Monday, January 12, 2015

Still Indecisive

This market just has a dull indecisive look about it, even though it's down pretty hard on the day, the difference between the SPX and RUT is showing up on our custom SPX:RUT Ratio indicator as NOT confirming today's lower prices.

I'll try not to bore you with a bunch of charts essentially showing nothing of useful interest, but I'll say that Pro Sentiment Indicators are in line to slightly positive with the SPX, they are not leading the market higher and they aren't collapsing. VXX and spot VIX are in line with the normal correlation vs SPX, but TLT is showing better relative performance, in fact most of the curve is showing better relative performance meaning yields are generally lower, some worse than others, which tends to attract prices toward them. I'd say this is one of the few charts that looked interesting to me.


30 year yields leading the SPX lower (yellow).
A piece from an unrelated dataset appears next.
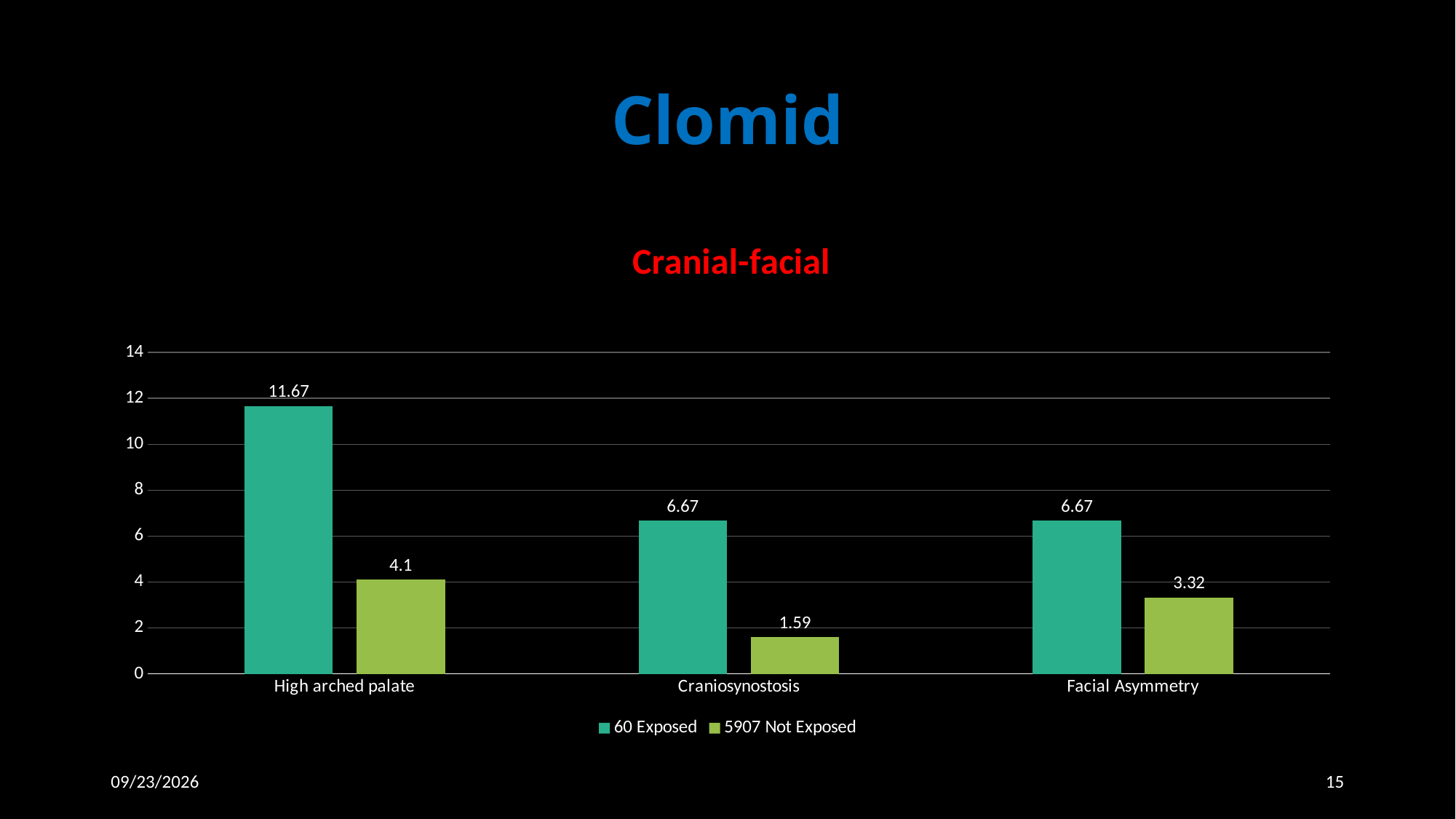
What is the value for 5907 Not Exposed in the Craniosynostosis category? 1.59 What is the value for 60 Exposed in the High arched palate category? 11.67 What is the value for 60 Exposed in the Craniosynostosis category? 6.67 How many categories are shown on the x axis? 3 What kind of chart is shown on the slide? Bar chart What is the title of the chart? Cranial-facial What is the value for 5907 Not Exposed in the Facial Asymmetry category? 3.32 How many series does the legend list? 2 Which category has the lowest value for the 5907 Not Exposed series? Craniosynostosis What is the difference between the 60 Exposed and 5907 Not Exposed values for High arched palate? 7.57 Which category has the highest value for the 60 Exposed series? High arched palate Which is larger: the 5907 Not Exposed value for High arched palate or for Facial Asymmetry? High arched palate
However the bond market closes at 3 p.m., looking at the 3C charts of Treasury futures across the curve, it looks like very near term the 2 and 5 year have the best 3C charts supporting their moves higher (lower yields). The 10 and 30 year have had good 3C support all day, but nearing the close it's falling off a bit, not a glaring divergence, but not perfectly in line.

High Yield Credit is surprisingly dull. HYG is outperforming intraday vs the SPX by a bit, all of the other HY assets I check are mostly in line with the SPX, not hinting at higher or lower prices.

I see some intraday weakness in the $USDX and some intraday strength in the Yen, but the real divergences that moved USD/JPY were formed between 5 a.m. and 8 a.m. which is EXACTLY what moved the market lower from the overnight ramp on ECB QE chatter to in line with the closing divergences of 3C on Friday which were suggesting weakness this morning on the cash open.

As such, the signals for the pair were earlier today, not really now...
 $USDX 1 min was very negative between 5 and 8 a.m. as the Yen was very positive at the same time.

For whatever reason this 3C concept of picking up where it left off works, you can see the actual mechanics that fulfilled the 3C signals from the close Friday as you look at USD/JPY vs ES below.
USD/JPY in candlesticks and ES (purple) are tied together from 5-8 a.m. and the pair pulls Index futures lower after being ramped at the European open, quite an interesting chart from a scholastic point of view, other than that, I'd say at some point the $USD finds some legs.

I've been through most of the major currencies that would effect USD/JPY and haven't come up with anything really standing out. I've looked closely at the Treasury futures for 2, 5, 10 and 30 year and again, there's not a lot standing out that has enough confirmation to really warrant even posting a chart.

Intraday Index futures are mixed with a slight positive bias, but again this is intraday 1 min. The 5 min charts have caught down to the negative divergences that were there before the open so most are in line, again a little mix with a slightly more negative bias. Seven minute Index futures are the demarcation line like the 5 min 3C charts of the averages and like the 3C charts of the averages, at the next longest timeframe of 10 min, they go very negative, in similar fashion at the next longest timeframe for Index futures (15 min) they go negative, which I explained earlier when talking about multiple timeframe analysis, this is the highest probability resolution to whatever is going on with these 5 min charts, whenever they are finished in this mini cycle from the lows of the 6th.

The averages themselves are almost infuriating . The main theme is in line on 1-3 min charts and in many cases that's somewhat negative.

If you recall the Dominant Price/Volume Relationship from Friday, it was Price Down/Volume Down, which is the least influential relationship, I describe it as "Carry on" as in "Do whatever you were doing", which is more or less what the market is doing today. The 3C charts are more or less taking that right to heart and acting in the same manner, again as I said, for the most part in line with today's overall negative price action. The 5 min charts that I hoped to see give us a strong clue, I have realized are nearly perfectly in line as well since they got sloppy on the 8th. 

TICK is DEFINITELY negative today, a lot of prints at -1250 and worse.

This doesn't change or resolve the fact that there's essentially still gas in the tank for the initial oversold bounce we expected and that set up in the charts, which means right now everything really looks like "LIMBO".

I'm going to take a stab at this from a different direction unless some of these charts start to really move, and go through the watchlists and see if there's a dominant theme anywhere among them.

Again, I'm staying absolutely patient here...Patient with the positions I have open (short) and patient with the market and not try to force a trade that isn't there or doesn't have the signal that gives us a strong edge.

Sometimes the best thing you can do is be patient. Some of you may remember the SPX trading range that lasted well over a month with nothing moving more than +/-3% through the range, it was a time you did not want to be in the market or trying to force something to happen and as infuriating as it was to me, because there were so few to no 3C signals, it was only after that we realized why, the market was in a tight range in which you'd just have been in a meat grinder. We aren't at that point, but I would be patient.